Il ressort du texte que l’on proclamait avoir fini (ou rendue parfaite) la révolution politique dont le but essentiel avait été d’assurer l’avènement du régime représentatif, l’égalité et la liberté. On complétait cet aspect politique en qualifiant de sacré un droit social, la propriété. On précisait que, techniquement, la garantie de ces droits ne pouvait être assurée que par un gouvernement fort et stable.
Le Consulat de Bonaparte fait-il partie de la Révolution ?
La plupart des manuels d’histoire divisent la Révolution en quatre période (Constituante, Législative, Convention, Directoire). Le Consulat de Bonaparte en est généralement exclu.

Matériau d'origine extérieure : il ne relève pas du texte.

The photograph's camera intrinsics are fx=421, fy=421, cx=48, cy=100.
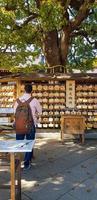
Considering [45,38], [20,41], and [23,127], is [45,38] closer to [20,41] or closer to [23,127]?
[20,41]

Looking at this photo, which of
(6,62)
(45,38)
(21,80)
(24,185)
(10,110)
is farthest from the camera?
(6,62)

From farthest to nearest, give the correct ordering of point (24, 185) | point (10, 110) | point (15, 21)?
point (15, 21) < point (10, 110) < point (24, 185)

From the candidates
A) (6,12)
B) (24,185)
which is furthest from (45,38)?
(24,185)

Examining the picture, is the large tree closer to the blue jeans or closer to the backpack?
the backpack

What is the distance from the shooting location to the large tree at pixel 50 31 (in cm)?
1376

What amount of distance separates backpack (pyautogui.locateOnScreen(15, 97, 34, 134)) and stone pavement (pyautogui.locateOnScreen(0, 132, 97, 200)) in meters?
0.92

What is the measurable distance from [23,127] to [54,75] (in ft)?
15.8

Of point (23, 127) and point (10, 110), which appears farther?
point (10, 110)

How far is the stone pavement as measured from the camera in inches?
297

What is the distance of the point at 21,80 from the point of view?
1407 cm

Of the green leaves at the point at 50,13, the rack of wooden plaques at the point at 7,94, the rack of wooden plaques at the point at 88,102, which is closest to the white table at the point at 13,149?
the green leaves at the point at 50,13

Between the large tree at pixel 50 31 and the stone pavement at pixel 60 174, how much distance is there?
417cm

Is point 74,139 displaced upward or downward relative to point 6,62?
downward

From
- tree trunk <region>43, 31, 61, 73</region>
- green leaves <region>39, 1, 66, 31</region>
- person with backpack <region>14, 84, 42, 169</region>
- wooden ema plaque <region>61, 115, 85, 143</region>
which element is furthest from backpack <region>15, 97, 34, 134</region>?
tree trunk <region>43, 31, 61, 73</region>
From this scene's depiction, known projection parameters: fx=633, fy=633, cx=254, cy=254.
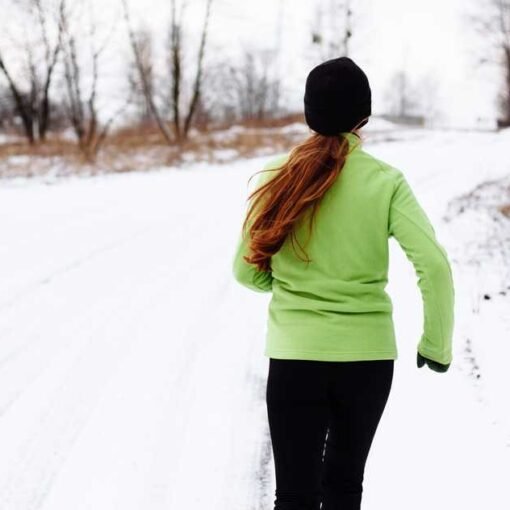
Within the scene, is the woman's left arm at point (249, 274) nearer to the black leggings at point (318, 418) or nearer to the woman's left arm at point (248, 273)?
the woman's left arm at point (248, 273)

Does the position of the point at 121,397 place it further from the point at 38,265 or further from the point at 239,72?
the point at 239,72

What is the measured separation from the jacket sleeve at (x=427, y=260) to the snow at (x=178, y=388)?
145cm

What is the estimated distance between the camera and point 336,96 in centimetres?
173

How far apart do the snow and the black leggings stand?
112 centimetres

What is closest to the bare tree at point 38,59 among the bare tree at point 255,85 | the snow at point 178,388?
the snow at point 178,388

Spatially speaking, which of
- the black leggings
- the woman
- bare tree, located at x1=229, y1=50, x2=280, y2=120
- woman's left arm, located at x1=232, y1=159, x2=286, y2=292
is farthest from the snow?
bare tree, located at x1=229, y1=50, x2=280, y2=120

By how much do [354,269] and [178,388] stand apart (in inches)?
105

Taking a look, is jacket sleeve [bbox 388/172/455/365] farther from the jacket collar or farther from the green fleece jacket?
the jacket collar

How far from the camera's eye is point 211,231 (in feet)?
29.6

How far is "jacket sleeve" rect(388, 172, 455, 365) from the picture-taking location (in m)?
1.73

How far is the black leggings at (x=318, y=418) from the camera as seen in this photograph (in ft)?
5.96

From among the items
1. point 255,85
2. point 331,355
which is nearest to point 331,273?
point 331,355

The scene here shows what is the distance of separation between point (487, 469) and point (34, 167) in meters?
14.8

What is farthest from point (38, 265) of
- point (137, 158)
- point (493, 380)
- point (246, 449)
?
point (137, 158)
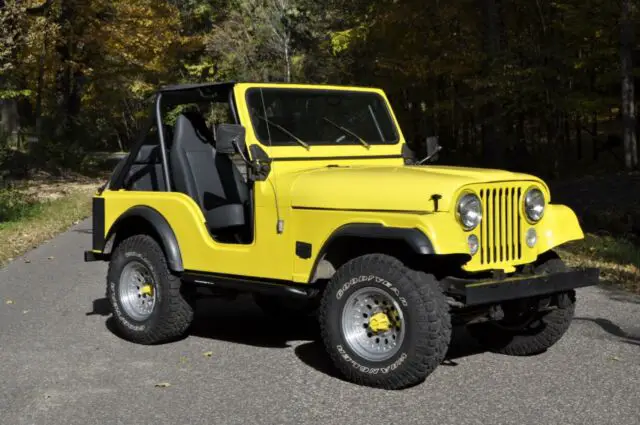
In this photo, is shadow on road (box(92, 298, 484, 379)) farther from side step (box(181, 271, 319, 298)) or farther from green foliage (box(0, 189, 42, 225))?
green foliage (box(0, 189, 42, 225))

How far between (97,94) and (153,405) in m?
38.8

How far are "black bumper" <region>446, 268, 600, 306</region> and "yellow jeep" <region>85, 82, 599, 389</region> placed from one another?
1 cm

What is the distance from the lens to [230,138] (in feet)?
20.9

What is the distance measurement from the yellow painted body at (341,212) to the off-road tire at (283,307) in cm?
123

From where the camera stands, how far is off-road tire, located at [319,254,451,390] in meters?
5.43

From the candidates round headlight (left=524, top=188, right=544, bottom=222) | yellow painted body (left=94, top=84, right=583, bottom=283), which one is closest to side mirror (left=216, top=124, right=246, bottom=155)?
yellow painted body (left=94, top=84, right=583, bottom=283)

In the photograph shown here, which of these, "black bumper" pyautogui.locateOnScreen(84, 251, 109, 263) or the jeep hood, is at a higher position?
the jeep hood

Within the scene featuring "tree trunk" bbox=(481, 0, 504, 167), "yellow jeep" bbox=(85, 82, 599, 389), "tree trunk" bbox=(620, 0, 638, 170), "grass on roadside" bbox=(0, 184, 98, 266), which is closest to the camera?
"yellow jeep" bbox=(85, 82, 599, 389)

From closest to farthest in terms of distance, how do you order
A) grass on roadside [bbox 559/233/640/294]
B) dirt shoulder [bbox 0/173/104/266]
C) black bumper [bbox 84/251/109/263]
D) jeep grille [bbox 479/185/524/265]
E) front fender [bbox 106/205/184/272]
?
1. jeep grille [bbox 479/185/524/265]
2. front fender [bbox 106/205/184/272]
3. black bumper [bbox 84/251/109/263]
4. grass on roadside [bbox 559/233/640/294]
5. dirt shoulder [bbox 0/173/104/266]

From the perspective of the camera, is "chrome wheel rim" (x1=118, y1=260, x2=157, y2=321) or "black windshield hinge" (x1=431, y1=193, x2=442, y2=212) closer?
"black windshield hinge" (x1=431, y1=193, x2=442, y2=212)

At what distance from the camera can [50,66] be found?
34.9 m

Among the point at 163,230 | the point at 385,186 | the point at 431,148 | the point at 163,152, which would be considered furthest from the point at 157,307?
the point at 431,148

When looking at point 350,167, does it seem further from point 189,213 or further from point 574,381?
point 574,381

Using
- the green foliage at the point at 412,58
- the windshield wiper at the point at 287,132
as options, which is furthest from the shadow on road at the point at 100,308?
the green foliage at the point at 412,58
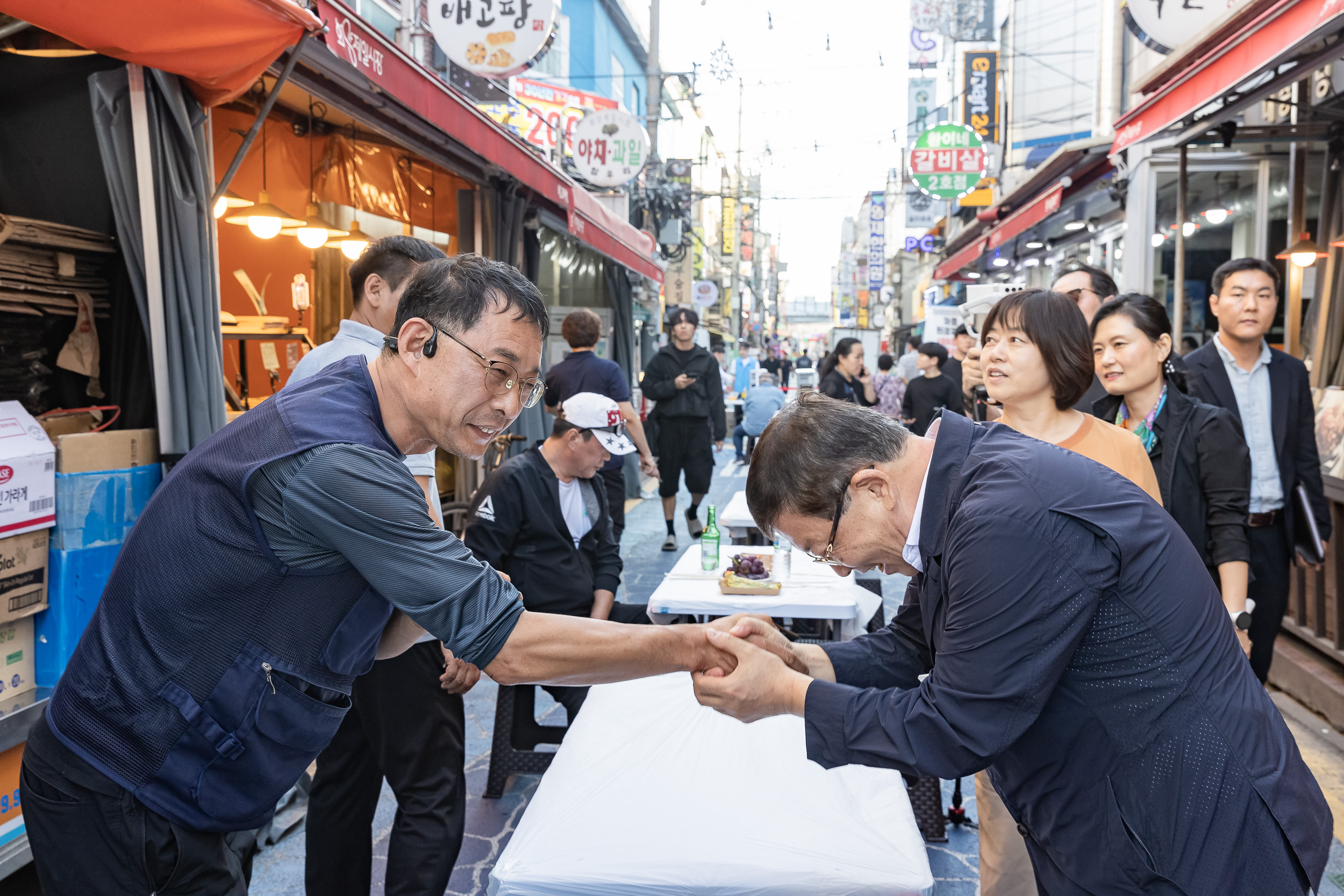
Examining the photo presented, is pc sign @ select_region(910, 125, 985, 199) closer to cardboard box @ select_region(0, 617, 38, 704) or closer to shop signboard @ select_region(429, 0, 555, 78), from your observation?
shop signboard @ select_region(429, 0, 555, 78)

Remarquons, cette périodisation presque officielle a été rejetée par deux historiens n’ayant pas, à de nombreux égards, la même philosophie. C’est ainsi qu’Albert Soboul et Jean Tulard ont tour à tour été responsables d’un ouvrage dans une collection célèbre dont le titre est Le Directoire et le Consulat (4). Ce faisant, ils ont concrètement montré la voie. Si la périodisation de la Révolution est nécessaire, pour des raisons pratiques, elle ne saurait être figée. Elle ne doit pas être considérée comme « sacrée ». Ainsi, qu’il y ait continuité entre le Directoire et le Consulat, et plus largement, entre les dix premières années de la Révolution et le régime fondé par la Constitution de l’an VIII, nul ne devrait plus en douter aujourd’hui, en dépit des programmes et du découpage des spécialités universitaires(5).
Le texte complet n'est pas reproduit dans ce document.